*** Opening of Supplied text ***

Sunday, January 30, 2011

Pieter Tans on the Role of Scientists

At the conclusion of his Revelle Medal acceptance speech Pieter Tans well captures the ethical need for those who study atmospheric carbon contamination to speak out

As climate scientists we now find our­selves in the situation that our subject is widely understood to be so relevant to soci­ety that many powerful interest groups feel threatened. Thus, we are facing a well-orga­nized and well-funded campaign attack­ing our science and our integrity, spread­ing confusion and disinformation. This is not surprising, as mitigating climate change goes to the core of our energy sup­ply system and the broader economic sys­tem. Human-made climate change demon­strates that we cannot continue business as usual. Should we ignore the deliberate lies and manipulations we face and stick purely with the science, hoping that sound judgment and compassion will eventu­ally prevail? We are scientists, but we are also citizens. It is our civic responsibility to redouble our efforts to convey to the public clearly the urgency and the essence of the climate change problem. The kind of world we leave to our children and grandchildren depends on it. It will have to be a world that has as one of its guiding principles a San­skrit prayer that was used as a dedication in the above mentioned 1972 book: “Oh Mother Earth, ocean-girdled and mountain-breasted, pardon me for trampling on you.”
Earlier at Climate Science Watch and Climate Progress, but IEHO they both buried the lead. This is but the latest instance of a distinguished scientist concluding that he can no longer stay hidden on the sideline but has a moral responsibility to speak out in public. It is a signal failure of the denialists that they have created the backlash. But they can't help themselves, the poor dears. It is also, as Ethon pointed out, a stick in the eye for the Honest Broker.

11 comments:

bob said...

I wonder how much WUWTs little overblown campaign against a minor error on his CO2 website 2 years or so back had an effect on his view that the science is under attack...in particular I am wondering how many WUWT readers sent Pieter Tans angry emails..

seamus said...

Bob, WTFUWT and ilk are small potatoes, a bunch of 'useful' idiots. No one pays them any serious attention, except to make fun of them. The radical libertarian "think tanks", funded by Big Carbon, those are the enemies of science. The ones little guys like Tony Watts get their marching orders from.

*** Close of Supplied text ***
*** Opening of Recorded information ***

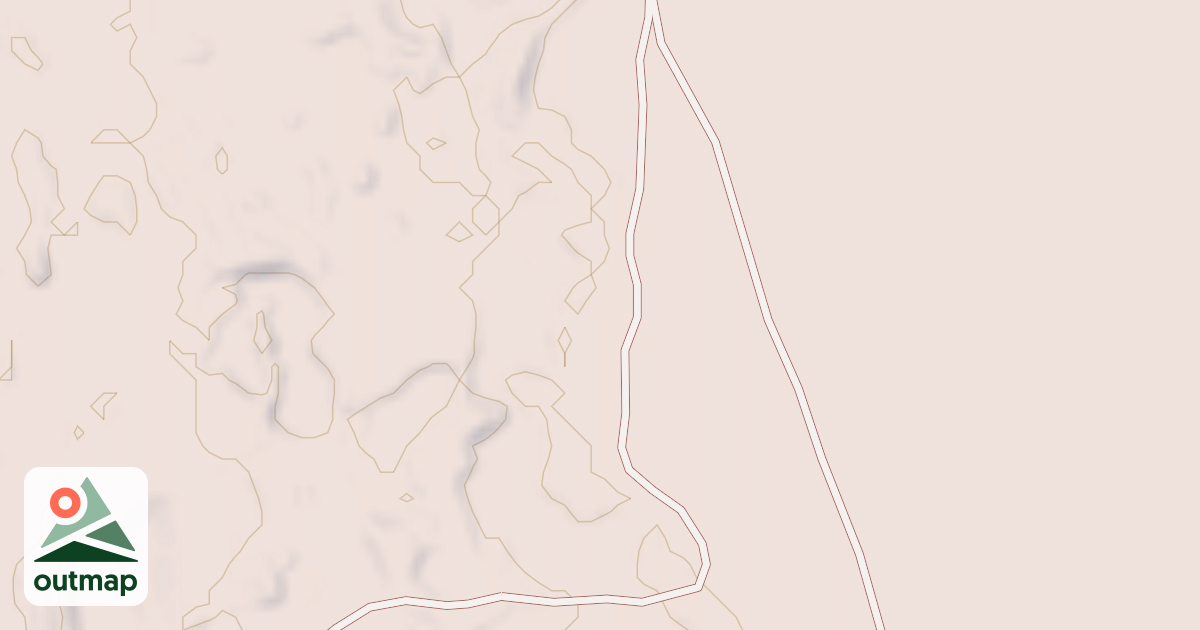 Map of BLM National GTLF Public Motorized Roads be9f9e3c-91ff-4fcb-b308-40f60cc35beb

*** Close of Recorded information ***

### What you need to do
Extend the blog post on Pieter Tans and the role of scientists, starting right after its final line.

### Result for this task
The Cato Institute cato.org
Competitive Enterprise Institute cei.org
The Heartland Institute heartland.org
Science and Public Policy Institute scienceandpublicpolicy.org
The George C. Marshall Institute marshall.org
see also: Koch Industries

EliRabett said...

Seamus, Tony's boys are the angry villagers and the ones who send the nasty notes.

seamus said...

Well, okay, they might generate a lot of heat and smoke, but they certainly aren't well-organized nor well-funded. :-)

John Mashey said...

The canonical depiction is the Monty Python witch scene.

In particular, I would conjecture that some of the people who leave dead rats on doorsteps or send hate mail read those blogs, with no connection to the thinktanks ... which mostly cluster around K-street.

Anonymous said...

seamus mentions the Kochs. They are getting attention tonight.

Pete Dunkelberg

seamus said...

My point was, where Pieter Tans talks about "facing a well-orga­nized and well-funded campaign attack­ing our science and our integrity", I rather doubt he's alluding to the clowns at WUWT.

EliRabett said...

seamus, you are confusing the rabble with the rabble rousers and the rabble rouser funders. The close connections between Tony Watts and Roger Sr., coupled with the known wingnut welfare funding tactics, leads Eli to agree with Tans.

John Mashey said...

Seamus:
See this.
In that flow, the denizens of WUWT would fit B1c\, generally unpaid, but the whole structure above is in part geared to harness masses of people. (In a "treetops/grassroots" campaign, one simultaneously persuades key decision-makers and some fraction of the public.)

For where that chart fits, see CCC, Section 2 on overall workings and funding, and then see p.159-160. Watts has spoken at various Heartland conferences.

Hank Roberts said...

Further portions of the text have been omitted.